→ **Work instructions**: Pick out each line in the data below that contains the word "dark" and copy it. Case counts.

## Begin Entries

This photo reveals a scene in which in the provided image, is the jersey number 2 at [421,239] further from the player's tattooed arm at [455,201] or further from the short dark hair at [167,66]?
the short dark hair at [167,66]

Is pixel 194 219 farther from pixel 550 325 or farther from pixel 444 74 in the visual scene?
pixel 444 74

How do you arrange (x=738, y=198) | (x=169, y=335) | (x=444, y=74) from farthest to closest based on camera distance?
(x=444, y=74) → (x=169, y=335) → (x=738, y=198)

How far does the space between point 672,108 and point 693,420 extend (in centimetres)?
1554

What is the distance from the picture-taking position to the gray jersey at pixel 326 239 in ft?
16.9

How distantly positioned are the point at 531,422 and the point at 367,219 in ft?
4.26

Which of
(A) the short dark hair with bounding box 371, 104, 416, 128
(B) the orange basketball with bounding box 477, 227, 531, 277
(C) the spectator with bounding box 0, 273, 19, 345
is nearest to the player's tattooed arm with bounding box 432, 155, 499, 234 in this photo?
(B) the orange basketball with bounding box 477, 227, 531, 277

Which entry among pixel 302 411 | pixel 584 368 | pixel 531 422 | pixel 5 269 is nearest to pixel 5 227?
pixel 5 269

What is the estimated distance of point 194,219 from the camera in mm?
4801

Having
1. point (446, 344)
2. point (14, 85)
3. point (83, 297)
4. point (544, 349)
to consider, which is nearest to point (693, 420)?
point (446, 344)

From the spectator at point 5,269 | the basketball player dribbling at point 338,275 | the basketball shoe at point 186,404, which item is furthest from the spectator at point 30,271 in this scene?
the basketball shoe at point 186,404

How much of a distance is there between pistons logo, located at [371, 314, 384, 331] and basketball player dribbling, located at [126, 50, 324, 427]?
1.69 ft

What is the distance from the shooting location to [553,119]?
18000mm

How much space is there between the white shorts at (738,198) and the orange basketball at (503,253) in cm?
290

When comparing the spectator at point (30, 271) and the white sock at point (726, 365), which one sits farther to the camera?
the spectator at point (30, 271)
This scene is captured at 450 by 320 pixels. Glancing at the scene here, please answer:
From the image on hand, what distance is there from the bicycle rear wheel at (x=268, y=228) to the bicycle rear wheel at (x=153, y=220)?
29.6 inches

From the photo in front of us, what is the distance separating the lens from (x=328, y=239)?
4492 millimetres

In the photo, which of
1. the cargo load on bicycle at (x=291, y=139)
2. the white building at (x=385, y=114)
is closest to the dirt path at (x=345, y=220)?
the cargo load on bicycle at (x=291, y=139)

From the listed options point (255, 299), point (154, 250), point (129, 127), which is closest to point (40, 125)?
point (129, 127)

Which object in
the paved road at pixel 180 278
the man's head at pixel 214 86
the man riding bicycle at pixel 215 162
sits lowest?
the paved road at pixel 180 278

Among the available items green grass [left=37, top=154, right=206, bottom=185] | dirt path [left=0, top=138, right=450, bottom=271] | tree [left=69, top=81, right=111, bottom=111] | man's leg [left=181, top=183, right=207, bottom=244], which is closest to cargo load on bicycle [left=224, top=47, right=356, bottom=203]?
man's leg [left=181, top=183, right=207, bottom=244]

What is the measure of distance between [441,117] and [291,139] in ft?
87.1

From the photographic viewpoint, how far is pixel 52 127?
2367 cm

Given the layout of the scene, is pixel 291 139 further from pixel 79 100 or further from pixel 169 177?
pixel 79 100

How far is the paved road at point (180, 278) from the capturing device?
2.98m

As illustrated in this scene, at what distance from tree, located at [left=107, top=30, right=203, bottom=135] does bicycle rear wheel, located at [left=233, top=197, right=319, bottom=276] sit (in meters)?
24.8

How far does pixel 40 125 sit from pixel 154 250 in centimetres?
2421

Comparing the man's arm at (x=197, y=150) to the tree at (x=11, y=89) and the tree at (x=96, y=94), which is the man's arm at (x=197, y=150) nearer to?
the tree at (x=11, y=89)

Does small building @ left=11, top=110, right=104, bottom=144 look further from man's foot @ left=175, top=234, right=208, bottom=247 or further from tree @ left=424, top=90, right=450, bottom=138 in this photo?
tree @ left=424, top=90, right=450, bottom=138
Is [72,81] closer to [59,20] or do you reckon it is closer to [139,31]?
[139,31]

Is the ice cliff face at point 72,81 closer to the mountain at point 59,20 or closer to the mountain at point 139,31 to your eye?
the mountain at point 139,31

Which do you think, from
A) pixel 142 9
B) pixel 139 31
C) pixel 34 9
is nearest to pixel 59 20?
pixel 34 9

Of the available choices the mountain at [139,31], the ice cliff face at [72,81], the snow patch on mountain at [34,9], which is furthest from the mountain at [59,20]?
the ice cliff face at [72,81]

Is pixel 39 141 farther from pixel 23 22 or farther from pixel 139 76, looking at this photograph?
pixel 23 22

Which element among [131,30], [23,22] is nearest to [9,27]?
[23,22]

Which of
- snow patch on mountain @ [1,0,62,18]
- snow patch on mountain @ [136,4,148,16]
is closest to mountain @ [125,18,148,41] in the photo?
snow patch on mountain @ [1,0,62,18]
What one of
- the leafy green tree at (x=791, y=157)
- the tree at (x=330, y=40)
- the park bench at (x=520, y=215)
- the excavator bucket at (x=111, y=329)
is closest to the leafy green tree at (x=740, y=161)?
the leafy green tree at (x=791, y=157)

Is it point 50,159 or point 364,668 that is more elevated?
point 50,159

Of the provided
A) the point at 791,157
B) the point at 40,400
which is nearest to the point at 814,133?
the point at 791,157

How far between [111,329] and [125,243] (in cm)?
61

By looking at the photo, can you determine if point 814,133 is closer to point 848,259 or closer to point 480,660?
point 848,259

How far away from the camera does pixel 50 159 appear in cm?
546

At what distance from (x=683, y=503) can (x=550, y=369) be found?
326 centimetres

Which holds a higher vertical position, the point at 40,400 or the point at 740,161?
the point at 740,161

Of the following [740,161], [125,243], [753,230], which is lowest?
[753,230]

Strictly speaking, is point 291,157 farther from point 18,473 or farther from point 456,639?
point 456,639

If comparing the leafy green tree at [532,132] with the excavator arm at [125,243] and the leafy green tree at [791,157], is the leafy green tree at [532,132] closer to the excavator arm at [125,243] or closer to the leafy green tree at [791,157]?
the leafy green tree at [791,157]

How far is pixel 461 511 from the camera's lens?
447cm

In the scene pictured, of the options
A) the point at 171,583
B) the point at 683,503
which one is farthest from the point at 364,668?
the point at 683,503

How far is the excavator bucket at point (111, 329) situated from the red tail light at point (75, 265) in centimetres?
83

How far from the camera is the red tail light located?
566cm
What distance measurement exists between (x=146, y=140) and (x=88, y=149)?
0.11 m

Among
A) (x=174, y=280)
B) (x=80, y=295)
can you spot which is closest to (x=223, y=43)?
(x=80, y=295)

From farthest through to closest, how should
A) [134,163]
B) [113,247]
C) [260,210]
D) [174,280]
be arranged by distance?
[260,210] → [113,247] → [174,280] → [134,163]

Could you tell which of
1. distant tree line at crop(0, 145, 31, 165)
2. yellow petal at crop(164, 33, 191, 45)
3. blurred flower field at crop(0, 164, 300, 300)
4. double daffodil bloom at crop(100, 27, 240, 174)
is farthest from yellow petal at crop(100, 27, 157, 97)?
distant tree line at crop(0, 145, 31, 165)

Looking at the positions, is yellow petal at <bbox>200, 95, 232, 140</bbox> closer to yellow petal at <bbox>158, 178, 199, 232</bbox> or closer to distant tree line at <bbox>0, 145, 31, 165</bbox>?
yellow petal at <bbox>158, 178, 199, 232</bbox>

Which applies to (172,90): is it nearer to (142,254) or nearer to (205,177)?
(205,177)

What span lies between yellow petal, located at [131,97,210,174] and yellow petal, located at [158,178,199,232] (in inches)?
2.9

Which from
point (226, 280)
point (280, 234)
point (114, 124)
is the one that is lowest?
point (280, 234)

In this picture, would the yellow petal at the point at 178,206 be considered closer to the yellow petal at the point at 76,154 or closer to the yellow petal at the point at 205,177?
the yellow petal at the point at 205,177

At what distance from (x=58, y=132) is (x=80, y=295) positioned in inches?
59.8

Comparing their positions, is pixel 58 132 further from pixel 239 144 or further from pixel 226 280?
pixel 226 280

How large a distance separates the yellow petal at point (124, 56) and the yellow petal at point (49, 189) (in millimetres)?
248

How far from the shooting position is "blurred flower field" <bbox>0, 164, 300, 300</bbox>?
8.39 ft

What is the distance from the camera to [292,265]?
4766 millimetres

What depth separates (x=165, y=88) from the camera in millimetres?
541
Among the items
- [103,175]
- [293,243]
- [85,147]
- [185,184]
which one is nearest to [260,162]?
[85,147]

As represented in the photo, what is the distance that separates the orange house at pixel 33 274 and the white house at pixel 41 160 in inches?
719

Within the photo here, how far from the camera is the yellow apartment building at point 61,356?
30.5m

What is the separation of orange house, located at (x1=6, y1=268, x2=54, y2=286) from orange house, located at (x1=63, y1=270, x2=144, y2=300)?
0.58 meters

## End Entries
## Begin Entries

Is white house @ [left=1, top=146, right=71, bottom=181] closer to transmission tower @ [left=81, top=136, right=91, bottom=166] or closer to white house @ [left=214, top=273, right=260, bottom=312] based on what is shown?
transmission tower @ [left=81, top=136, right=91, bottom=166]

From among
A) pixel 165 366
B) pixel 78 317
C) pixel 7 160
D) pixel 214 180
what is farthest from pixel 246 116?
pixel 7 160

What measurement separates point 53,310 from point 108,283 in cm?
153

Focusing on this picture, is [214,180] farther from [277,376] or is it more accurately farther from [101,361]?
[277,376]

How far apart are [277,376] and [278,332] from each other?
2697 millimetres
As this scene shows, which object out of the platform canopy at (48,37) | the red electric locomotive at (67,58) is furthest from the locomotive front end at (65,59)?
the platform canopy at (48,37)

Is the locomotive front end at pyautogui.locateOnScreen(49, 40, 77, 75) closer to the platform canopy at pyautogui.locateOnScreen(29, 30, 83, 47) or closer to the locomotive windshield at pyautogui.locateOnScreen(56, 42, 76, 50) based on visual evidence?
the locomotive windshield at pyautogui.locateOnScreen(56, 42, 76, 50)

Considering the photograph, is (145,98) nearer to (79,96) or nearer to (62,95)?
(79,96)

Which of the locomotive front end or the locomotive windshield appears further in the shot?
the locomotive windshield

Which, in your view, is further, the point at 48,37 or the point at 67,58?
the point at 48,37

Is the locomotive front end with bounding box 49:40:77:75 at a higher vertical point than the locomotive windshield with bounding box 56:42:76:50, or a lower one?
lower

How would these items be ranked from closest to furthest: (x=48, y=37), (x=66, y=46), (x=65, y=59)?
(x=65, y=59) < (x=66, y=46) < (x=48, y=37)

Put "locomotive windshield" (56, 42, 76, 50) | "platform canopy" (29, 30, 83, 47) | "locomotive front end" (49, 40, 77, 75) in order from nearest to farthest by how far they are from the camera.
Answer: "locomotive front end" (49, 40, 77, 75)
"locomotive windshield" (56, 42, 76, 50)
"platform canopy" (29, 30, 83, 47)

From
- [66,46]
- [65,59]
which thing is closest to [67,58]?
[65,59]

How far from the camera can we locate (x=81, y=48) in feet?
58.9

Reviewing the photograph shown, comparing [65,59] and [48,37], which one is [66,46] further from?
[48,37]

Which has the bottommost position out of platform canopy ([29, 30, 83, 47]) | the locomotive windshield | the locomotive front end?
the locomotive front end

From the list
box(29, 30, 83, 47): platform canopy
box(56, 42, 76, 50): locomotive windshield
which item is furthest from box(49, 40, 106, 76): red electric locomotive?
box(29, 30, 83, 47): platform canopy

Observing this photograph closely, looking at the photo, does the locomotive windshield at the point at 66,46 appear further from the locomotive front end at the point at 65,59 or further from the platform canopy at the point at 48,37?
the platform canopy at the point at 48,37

## End Entries

→ **Reply to the exercise**:
This photo reveals a scene in which in the provided image, is the jersey number 2 at [421,239] further from the player's tattooed arm at [455,201] or further from the short dark hair at [167,66]?
the short dark hair at [167,66]
(A) the short dark hair with bounding box 371, 104, 416, 128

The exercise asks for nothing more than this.